Missing Return Detection

  • Does not analyze return statements inside lambda expressions within the main function body.

Concurrency

  • Lock model is invisible to --deadlock-check (#4581). threading.Lock.acquire lowers to __ESBMC_atomic_begin / __ESBMC_assume / __ESBMC_atomic_end, mirroring pthread_mutex_lock_noassert. The deadlock checker only inspects the pthread mutex wait graph, so reverse-order lock acquisition between two Python threads is not reported as a deadlock — ESBMC explores all interleavings and reports VERIFICATION SUCCESSFUL.
  • Thread(args=(instance,)) value-copies object arguments (#4583). When a Thread target receives a class instance with non-trivial attributes (e.g. a threading.Lock), the args-capture struct copies the descriptor by value and breaks attribute dereference inside the trampoline body. Workaround: share state via module-level globals instead of instance attributes passed through args=.
  • Symex does not interleave at Python module-global accesses (#4584). --data-races-check correctly flags W/W races on a module global, but symex’s per-statement scheduler does not insert interleaving points at function-internal reads/writes of these globals. A classic split read-modify-write race (tmp = counter; counter = tmp + 1 from two threads) reports VERIFICATION SUCCESSFUL instead of finding the schedule where both threads read counter == 0 before either writes.

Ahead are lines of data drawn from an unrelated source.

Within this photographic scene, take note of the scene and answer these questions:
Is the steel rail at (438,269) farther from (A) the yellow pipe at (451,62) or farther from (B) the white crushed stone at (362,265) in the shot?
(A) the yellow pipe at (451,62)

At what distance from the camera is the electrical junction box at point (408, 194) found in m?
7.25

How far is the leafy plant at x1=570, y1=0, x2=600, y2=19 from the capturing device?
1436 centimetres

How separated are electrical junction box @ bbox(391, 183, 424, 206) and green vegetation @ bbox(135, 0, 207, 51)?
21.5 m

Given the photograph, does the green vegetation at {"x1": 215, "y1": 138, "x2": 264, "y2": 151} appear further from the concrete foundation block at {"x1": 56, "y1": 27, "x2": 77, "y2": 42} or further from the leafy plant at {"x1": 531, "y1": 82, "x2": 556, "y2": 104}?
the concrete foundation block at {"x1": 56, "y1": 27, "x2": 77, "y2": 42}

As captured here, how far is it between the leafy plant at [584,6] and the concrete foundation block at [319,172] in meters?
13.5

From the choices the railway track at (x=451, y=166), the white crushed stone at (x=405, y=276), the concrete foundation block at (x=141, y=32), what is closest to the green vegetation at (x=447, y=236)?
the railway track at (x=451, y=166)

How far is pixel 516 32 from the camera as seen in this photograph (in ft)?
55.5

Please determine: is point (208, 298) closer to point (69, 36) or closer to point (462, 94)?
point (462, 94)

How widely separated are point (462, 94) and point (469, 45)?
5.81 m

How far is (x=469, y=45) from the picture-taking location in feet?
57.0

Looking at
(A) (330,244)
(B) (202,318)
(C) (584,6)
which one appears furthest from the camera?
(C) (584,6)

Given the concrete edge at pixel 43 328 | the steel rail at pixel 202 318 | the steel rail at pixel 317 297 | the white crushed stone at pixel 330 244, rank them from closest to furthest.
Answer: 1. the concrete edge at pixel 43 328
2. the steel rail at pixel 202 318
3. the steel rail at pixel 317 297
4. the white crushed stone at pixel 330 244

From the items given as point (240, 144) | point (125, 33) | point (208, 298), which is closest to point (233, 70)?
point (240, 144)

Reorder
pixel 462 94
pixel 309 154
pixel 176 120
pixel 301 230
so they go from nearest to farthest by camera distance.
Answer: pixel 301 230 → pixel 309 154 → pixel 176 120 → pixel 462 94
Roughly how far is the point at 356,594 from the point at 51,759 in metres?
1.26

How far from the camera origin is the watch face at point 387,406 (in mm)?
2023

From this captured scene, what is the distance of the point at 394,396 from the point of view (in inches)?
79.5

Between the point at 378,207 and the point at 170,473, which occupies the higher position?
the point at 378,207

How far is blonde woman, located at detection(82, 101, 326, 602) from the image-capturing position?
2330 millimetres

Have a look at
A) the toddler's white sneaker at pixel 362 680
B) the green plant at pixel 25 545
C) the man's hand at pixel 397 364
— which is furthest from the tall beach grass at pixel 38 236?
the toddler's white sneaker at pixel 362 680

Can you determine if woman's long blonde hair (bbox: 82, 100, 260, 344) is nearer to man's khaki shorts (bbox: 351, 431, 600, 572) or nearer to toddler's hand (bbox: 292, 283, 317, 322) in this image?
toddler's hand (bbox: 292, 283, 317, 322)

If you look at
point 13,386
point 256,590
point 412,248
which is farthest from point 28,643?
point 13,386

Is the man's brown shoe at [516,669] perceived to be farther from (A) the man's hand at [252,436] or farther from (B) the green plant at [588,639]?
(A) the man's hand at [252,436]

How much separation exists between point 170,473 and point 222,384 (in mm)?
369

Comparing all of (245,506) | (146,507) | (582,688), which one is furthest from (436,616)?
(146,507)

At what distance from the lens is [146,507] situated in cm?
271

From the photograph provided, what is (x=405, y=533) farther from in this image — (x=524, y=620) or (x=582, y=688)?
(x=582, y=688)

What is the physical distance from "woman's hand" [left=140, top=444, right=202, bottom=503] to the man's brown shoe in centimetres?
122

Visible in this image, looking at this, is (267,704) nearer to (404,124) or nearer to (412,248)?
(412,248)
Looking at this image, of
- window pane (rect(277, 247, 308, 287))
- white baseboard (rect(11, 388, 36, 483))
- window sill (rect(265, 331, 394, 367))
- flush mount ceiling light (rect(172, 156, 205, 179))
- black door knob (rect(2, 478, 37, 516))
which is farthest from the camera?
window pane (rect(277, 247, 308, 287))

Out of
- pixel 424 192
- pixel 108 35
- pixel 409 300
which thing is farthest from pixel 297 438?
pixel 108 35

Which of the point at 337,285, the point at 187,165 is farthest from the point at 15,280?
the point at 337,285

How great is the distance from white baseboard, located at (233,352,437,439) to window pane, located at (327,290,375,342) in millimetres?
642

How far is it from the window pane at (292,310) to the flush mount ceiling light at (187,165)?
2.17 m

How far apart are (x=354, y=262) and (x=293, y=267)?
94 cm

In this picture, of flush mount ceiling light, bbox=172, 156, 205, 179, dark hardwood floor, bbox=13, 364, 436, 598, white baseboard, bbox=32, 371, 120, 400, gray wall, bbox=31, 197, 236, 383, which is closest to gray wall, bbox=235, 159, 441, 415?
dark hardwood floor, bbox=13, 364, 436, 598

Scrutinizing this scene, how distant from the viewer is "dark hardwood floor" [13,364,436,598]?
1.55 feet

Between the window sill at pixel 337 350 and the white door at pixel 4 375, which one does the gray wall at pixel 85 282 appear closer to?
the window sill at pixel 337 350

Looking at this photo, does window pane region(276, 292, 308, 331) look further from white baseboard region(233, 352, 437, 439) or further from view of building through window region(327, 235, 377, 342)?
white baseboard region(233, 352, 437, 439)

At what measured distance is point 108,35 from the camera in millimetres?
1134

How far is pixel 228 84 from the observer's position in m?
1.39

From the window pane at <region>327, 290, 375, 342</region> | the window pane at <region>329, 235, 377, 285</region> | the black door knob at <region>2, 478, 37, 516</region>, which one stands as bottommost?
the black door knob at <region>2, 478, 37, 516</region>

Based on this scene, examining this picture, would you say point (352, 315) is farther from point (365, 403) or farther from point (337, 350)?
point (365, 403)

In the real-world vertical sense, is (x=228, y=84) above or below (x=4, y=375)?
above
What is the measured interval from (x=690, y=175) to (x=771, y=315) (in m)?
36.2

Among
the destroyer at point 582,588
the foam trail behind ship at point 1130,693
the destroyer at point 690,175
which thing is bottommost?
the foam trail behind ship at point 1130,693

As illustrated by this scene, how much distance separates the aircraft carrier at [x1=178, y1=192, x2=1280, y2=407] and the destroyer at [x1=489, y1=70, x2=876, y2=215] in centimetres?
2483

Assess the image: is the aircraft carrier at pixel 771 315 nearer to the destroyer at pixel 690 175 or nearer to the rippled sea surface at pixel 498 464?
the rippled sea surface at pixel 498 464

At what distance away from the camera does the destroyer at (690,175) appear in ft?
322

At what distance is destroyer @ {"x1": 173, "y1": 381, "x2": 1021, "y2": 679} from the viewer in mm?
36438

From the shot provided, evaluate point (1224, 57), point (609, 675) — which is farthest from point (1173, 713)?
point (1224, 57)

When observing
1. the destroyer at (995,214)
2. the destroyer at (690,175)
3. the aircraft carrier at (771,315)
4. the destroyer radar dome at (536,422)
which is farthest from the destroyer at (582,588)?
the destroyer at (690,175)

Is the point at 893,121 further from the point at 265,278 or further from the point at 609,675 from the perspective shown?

The C equivalent of the same program is correctly reported as VERIFICATION FAILED.
  • Thread shapes refused at parse time with explicit errors:
    • Thread subclassing with run override
    • Lambda or runtime-variable target=
    • Positional argument forms (Thread(f, (a, b)))
    • args= bound to a variable instead of a tuple literal (Thread(target=f, args=payload))
    • daemon=, name=, kwargs=, group= keyword arguments
    • Thread construction inside loops or comprehensions
    • Thread reassignment within the same scope
    • Thread as a class attribute (class C: t = Thread(...))
    • target defined after the caller in source order
    • from threading import *
  • Other threading primitives are not supported: RLock, Semaphore, Condition, Event, Barrier, Timer are refused at parse time. The queue module now has a single-threaded model (queue.Queue/LifoQueue; see Supported Features — Queue), but its blocking put()/get() semantics are not modelled, so it does not provide thread synchronisation.
  • The CPython Global Interpreter Lock (GIL) is not modelled (#4579). Translated programs execute under sequentially-consistent POSIX semantics rather than GIL-serialised bytecode execution, so the analysis over-approximates the set of feasible interleavings compared to actual CPython execution. This preserves safety but may produce spurious concurrency counterexamples.

Module System

  • Built-in variable support is limited to __name__ and __file__; __doc__, __package__, and other built-ins are not yet supported.